### EXERCISE PROMPT
Nothing but the lines from the one containing "From gravel riverbed" through the last line of the records below should be copied, exactly and without pictures.

---

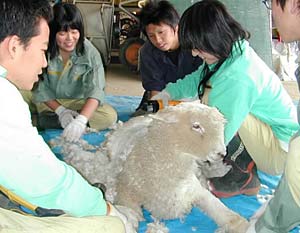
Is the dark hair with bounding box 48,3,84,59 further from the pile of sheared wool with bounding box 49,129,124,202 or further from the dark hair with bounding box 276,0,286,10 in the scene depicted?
the dark hair with bounding box 276,0,286,10

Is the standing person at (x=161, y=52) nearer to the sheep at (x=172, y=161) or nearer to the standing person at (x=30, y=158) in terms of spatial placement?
the sheep at (x=172, y=161)

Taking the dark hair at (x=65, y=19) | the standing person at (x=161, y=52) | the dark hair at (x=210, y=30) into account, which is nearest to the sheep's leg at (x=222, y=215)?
the dark hair at (x=210, y=30)

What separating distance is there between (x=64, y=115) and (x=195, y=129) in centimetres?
91

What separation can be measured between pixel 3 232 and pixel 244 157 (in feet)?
3.49

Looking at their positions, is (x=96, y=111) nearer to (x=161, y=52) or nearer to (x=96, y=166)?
(x=161, y=52)

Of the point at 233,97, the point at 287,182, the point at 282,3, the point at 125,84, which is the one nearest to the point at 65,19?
the point at 233,97

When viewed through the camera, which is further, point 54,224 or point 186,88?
point 186,88

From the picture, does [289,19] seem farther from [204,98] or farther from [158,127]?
[204,98]

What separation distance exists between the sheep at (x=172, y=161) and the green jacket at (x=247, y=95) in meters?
0.09

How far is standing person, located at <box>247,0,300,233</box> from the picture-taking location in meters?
0.88

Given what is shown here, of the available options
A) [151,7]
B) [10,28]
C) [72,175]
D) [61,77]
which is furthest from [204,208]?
[61,77]

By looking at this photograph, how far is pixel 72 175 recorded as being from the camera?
2.92 ft

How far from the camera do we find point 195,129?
124 cm

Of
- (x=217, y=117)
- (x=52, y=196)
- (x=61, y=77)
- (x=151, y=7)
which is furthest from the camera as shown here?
(x=61, y=77)
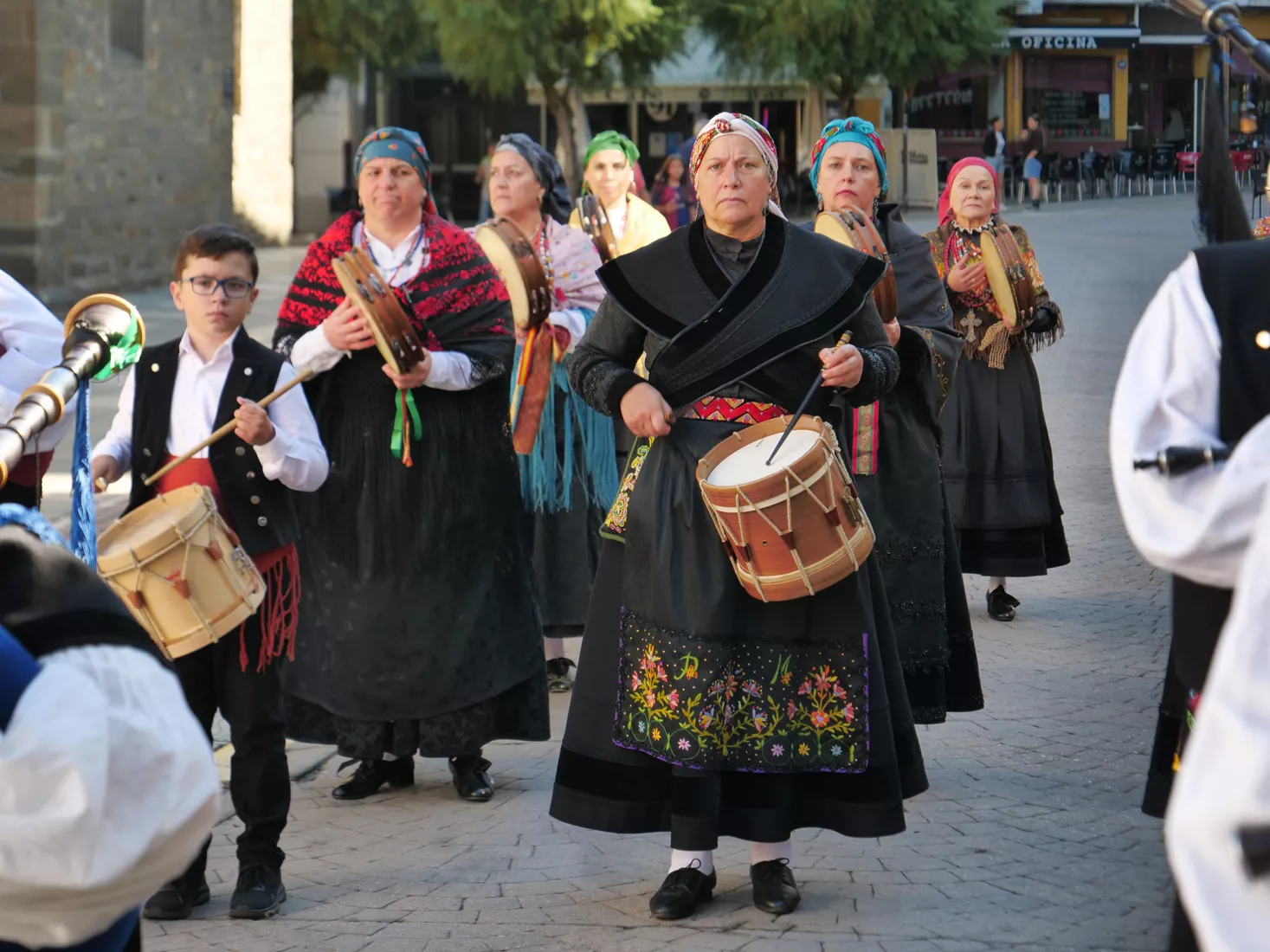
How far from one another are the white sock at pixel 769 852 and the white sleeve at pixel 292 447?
4.90ft

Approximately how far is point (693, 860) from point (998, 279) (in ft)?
14.3

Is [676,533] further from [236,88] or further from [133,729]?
[236,88]

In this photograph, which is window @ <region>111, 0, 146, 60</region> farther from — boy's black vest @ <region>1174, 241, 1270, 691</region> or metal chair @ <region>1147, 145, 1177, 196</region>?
metal chair @ <region>1147, 145, 1177, 196</region>

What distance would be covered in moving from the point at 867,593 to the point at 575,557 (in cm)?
315

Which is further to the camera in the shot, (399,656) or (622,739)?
(399,656)

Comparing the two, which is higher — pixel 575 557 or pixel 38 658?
pixel 38 658

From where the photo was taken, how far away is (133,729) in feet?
6.94

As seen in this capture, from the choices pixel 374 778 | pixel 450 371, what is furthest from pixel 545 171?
pixel 374 778

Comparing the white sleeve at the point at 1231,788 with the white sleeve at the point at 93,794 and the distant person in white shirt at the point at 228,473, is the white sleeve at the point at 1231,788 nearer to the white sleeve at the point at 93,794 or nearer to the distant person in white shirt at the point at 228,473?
the white sleeve at the point at 93,794

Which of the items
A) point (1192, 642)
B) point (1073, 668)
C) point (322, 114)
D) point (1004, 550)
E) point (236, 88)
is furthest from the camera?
point (322, 114)

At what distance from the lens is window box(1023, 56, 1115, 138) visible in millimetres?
52312

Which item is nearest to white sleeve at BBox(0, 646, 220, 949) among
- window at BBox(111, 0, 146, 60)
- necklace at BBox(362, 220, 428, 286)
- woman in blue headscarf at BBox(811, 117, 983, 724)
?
necklace at BBox(362, 220, 428, 286)

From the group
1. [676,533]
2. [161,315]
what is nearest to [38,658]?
[676,533]

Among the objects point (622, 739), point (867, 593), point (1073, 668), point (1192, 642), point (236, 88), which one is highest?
point (236, 88)
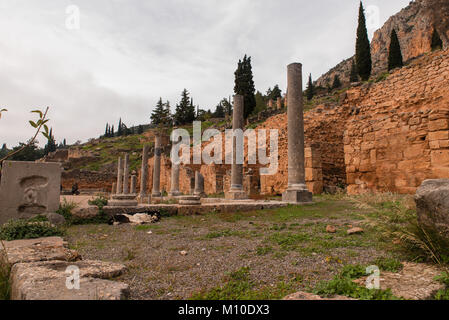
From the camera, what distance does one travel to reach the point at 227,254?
388 cm

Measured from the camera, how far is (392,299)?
1856 mm

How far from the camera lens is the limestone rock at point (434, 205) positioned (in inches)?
102

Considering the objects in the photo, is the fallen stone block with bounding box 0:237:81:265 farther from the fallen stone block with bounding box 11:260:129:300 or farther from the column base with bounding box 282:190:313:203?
the column base with bounding box 282:190:313:203

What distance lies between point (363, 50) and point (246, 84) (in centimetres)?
1596

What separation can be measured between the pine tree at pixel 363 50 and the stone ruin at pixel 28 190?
37106mm

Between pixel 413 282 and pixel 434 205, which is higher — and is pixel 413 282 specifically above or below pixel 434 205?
below

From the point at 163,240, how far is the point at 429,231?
4192mm

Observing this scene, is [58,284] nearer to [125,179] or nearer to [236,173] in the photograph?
[236,173]

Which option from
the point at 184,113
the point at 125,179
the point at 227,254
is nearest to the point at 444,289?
the point at 227,254

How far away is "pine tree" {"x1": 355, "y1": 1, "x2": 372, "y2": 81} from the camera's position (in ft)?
109

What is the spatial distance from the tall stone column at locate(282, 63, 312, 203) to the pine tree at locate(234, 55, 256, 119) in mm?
28282

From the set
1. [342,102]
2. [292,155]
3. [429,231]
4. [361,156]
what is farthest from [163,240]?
[342,102]

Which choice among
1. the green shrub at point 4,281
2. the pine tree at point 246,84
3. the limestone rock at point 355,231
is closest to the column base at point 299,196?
the limestone rock at point 355,231
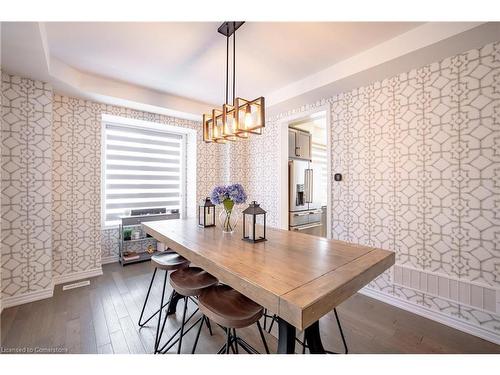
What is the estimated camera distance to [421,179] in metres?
2.19

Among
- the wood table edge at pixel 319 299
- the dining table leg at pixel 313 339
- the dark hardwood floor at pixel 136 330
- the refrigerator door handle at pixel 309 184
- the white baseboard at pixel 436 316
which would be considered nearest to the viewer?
the wood table edge at pixel 319 299

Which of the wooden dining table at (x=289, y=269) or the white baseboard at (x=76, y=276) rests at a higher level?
the wooden dining table at (x=289, y=269)

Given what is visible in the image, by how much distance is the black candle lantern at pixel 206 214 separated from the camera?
2.16 m

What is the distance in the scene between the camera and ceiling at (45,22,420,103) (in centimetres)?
193

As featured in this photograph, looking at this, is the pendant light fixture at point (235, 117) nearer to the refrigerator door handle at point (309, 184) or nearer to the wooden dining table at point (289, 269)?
the wooden dining table at point (289, 269)

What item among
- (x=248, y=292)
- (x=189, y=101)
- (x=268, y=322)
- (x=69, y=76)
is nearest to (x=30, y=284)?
(x=69, y=76)

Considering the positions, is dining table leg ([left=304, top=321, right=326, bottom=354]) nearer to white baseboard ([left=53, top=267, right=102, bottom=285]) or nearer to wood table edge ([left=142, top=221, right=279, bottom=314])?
wood table edge ([left=142, top=221, right=279, bottom=314])

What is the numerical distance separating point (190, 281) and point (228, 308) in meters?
0.46

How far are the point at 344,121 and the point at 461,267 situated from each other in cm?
190

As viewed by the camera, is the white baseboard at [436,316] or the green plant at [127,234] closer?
the white baseboard at [436,316]

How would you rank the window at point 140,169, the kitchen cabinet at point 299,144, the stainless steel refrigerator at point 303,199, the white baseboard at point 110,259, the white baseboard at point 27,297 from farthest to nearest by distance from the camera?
1. the kitchen cabinet at point 299,144
2. the stainless steel refrigerator at point 303,199
3. the window at point 140,169
4. the white baseboard at point 110,259
5. the white baseboard at point 27,297

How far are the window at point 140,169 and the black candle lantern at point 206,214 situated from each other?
7.30 ft

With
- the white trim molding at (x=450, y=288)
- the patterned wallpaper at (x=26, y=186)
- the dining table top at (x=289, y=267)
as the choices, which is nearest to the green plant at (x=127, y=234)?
the patterned wallpaper at (x=26, y=186)

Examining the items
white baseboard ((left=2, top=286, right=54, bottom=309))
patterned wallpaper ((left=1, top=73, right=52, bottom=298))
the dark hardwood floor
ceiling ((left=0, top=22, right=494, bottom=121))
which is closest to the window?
ceiling ((left=0, top=22, right=494, bottom=121))
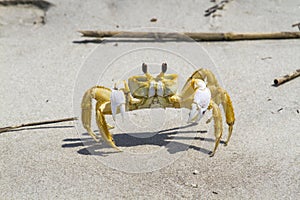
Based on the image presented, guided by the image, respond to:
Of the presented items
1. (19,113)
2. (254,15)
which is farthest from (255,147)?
(254,15)

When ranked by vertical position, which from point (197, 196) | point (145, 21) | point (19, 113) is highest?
point (145, 21)

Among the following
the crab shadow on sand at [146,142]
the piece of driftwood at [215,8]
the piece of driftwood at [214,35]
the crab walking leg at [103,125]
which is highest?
the piece of driftwood at [215,8]

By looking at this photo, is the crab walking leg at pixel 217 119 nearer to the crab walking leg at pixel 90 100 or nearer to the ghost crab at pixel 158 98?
the ghost crab at pixel 158 98

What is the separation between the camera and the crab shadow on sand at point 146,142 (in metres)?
3.20

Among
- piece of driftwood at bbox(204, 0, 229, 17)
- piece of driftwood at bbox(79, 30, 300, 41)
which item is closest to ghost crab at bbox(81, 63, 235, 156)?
piece of driftwood at bbox(79, 30, 300, 41)

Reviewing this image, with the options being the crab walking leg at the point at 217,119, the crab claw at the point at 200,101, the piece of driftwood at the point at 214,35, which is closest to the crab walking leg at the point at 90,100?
the crab claw at the point at 200,101

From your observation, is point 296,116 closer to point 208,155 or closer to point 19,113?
point 208,155

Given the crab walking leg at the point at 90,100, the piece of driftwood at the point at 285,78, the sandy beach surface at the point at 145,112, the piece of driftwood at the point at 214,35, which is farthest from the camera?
the piece of driftwood at the point at 214,35

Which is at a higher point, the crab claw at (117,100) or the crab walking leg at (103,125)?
the crab claw at (117,100)

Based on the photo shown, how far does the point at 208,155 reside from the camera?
3115mm

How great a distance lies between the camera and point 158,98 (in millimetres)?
3037

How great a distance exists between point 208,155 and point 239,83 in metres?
1.12

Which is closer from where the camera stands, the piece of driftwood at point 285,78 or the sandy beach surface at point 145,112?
the sandy beach surface at point 145,112

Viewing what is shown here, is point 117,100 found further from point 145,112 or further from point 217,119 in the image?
point 145,112
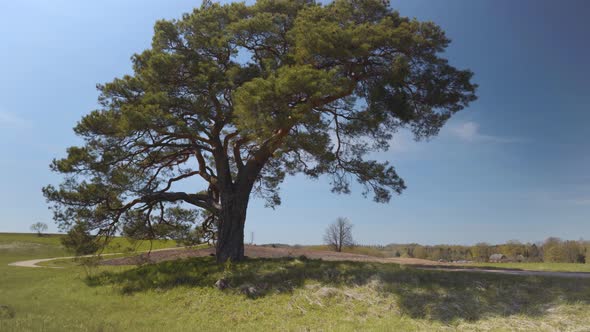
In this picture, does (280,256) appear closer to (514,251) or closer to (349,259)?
(349,259)

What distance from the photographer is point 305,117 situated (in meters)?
12.5

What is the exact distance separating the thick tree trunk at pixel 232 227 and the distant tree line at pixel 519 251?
17798 mm

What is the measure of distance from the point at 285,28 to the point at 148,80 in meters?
6.09

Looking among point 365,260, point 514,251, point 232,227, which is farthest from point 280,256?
point 514,251

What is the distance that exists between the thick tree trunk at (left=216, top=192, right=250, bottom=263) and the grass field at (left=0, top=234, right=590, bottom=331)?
645mm

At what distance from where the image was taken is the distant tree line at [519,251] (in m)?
23.0

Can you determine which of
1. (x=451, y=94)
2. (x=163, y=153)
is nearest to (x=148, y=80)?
(x=163, y=153)

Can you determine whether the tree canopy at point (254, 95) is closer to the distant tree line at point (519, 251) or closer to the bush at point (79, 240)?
the bush at point (79, 240)

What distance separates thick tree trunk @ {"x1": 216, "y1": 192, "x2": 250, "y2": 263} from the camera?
15.8 m

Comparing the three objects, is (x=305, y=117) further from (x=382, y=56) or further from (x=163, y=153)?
(x=163, y=153)

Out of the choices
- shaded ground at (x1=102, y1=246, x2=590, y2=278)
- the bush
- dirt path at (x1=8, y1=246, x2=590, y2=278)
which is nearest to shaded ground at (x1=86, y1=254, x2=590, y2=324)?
shaded ground at (x1=102, y1=246, x2=590, y2=278)

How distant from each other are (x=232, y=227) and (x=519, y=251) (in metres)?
23.0

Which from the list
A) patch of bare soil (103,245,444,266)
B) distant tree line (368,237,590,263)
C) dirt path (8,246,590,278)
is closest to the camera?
dirt path (8,246,590,278)

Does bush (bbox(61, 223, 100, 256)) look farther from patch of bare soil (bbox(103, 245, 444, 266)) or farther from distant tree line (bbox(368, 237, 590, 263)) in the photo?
distant tree line (bbox(368, 237, 590, 263))
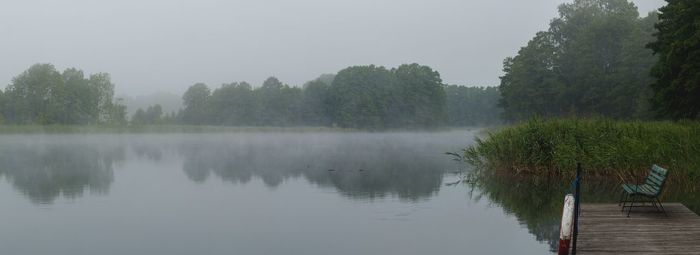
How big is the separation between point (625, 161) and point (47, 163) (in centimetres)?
3081

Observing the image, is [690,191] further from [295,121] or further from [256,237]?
[295,121]

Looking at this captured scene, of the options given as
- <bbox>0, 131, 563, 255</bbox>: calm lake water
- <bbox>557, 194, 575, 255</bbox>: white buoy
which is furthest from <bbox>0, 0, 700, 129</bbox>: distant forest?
<bbox>557, 194, 575, 255</bbox>: white buoy

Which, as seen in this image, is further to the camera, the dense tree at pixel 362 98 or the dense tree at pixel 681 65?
the dense tree at pixel 362 98

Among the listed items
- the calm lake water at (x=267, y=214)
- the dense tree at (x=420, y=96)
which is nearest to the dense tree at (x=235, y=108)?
the dense tree at (x=420, y=96)

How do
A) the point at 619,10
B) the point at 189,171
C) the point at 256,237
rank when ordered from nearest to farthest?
the point at 256,237
the point at 189,171
the point at 619,10

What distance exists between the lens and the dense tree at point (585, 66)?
64438mm

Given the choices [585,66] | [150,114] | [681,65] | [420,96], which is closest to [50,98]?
[150,114]

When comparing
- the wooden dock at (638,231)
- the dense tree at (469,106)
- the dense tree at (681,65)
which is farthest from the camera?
the dense tree at (469,106)

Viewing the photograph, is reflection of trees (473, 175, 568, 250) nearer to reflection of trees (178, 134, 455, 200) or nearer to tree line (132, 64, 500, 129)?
reflection of trees (178, 134, 455, 200)

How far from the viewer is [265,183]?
85.6 feet

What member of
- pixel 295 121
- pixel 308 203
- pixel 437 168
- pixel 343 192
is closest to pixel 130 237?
pixel 308 203

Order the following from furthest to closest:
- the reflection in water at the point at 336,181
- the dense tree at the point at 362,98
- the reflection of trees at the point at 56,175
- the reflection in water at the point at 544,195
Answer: the dense tree at the point at 362,98 → the reflection of trees at the point at 56,175 → the reflection in water at the point at 336,181 → the reflection in water at the point at 544,195

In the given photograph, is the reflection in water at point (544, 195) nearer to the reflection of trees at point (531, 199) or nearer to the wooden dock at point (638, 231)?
the reflection of trees at point (531, 199)

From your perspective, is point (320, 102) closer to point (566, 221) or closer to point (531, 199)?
point (531, 199)
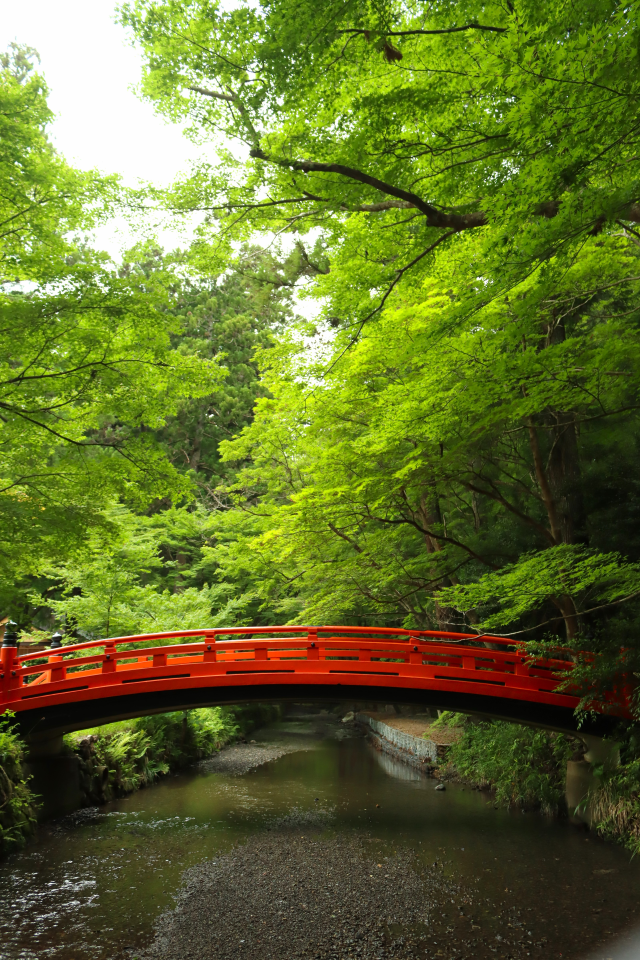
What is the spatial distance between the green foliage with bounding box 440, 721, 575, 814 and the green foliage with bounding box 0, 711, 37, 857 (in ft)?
23.4

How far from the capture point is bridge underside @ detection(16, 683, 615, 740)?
8.62 metres

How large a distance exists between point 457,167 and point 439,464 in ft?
14.3

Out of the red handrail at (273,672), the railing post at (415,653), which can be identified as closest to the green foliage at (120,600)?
the red handrail at (273,672)

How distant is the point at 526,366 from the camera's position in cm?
668

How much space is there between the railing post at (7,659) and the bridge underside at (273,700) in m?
0.46

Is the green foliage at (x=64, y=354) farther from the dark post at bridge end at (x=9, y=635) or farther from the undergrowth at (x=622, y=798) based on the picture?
the undergrowth at (x=622, y=798)

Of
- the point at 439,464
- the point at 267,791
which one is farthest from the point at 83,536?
the point at 267,791

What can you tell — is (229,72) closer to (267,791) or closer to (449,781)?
(267,791)

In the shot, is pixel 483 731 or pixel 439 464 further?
pixel 483 731

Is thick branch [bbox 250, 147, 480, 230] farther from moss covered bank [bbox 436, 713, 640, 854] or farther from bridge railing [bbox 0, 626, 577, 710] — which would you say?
moss covered bank [bbox 436, 713, 640, 854]

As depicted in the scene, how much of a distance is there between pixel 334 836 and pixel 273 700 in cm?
201

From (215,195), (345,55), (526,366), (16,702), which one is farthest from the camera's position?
(16,702)

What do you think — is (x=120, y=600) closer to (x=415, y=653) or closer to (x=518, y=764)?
(x=415, y=653)

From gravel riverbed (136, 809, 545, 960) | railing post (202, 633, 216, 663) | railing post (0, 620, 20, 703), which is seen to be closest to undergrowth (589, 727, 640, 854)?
gravel riverbed (136, 809, 545, 960)
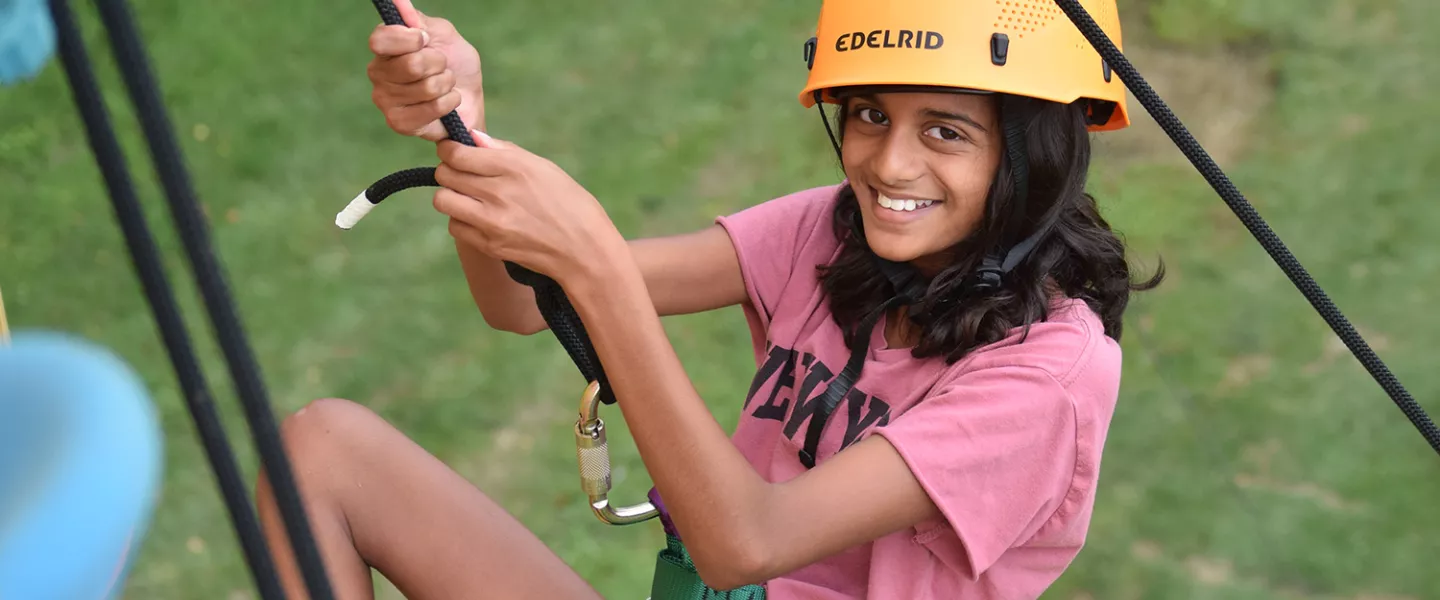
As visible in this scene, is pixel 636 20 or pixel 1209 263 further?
pixel 636 20

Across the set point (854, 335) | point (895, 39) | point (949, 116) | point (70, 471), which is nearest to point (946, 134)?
point (949, 116)

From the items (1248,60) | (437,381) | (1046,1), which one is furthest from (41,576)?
(1248,60)

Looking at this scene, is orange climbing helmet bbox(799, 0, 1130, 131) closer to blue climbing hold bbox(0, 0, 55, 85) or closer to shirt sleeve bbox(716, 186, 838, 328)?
shirt sleeve bbox(716, 186, 838, 328)

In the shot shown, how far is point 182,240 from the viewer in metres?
0.72

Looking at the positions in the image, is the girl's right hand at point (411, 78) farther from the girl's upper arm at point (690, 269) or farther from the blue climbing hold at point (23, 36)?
the girl's upper arm at point (690, 269)

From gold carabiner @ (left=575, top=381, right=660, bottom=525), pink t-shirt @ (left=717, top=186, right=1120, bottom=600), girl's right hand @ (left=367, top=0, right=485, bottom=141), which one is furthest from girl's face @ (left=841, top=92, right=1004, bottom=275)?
girl's right hand @ (left=367, top=0, right=485, bottom=141)

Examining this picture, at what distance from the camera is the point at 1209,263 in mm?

---

### PROBLEM SOLUTION
From gravel riverbed (136, 809, 545, 960) | railing post (202, 633, 216, 663) | railing post (0, 620, 20, 703), which is seen to be closest to undergrowth (589, 727, 640, 854)?
gravel riverbed (136, 809, 545, 960)
As visible in this scene, is pixel 636 20 or pixel 1209 263 further?
pixel 636 20

Across the set point (854, 335) | point (895, 39) | point (949, 116) | point (70, 471), which is nearest to point (946, 134)?
point (949, 116)

From the items (1248,60) | (437,381) | (1046,1), which one is furthest from (41,576)?
(1248,60)

Looking at this scene, is orange climbing helmet bbox(799, 0, 1130, 131) closer to blue climbing hold bbox(0, 0, 55, 85) or closer to shirt sleeve bbox(716, 186, 838, 328)?
shirt sleeve bbox(716, 186, 838, 328)

In the shot shown, how far is point 182,240 from the viewer in metres?
0.72

Looking at the positions in the image, is the girl's right hand at point (411, 78) farther from the girl's upper arm at point (690, 269) or farther from the blue climbing hold at point (23, 36)?
the girl's upper arm at point (690, 269)

From gold carabiner @ (left=575, top=381, right=660, bottom=525), pink t-shirt @ (left=717, top=186, right=1120, bottom=600), girl's right hand @ (left=367, top=0, right=485, bottom=141), which one is furthest from girl's face @ (left=841, top=92, right=1004, bottom=275)?
girl's right hand @ (left=367, top=0, right=485, bottom=141)

Examining this picture, at what distance from the camera is the point at 1209,263 in mm?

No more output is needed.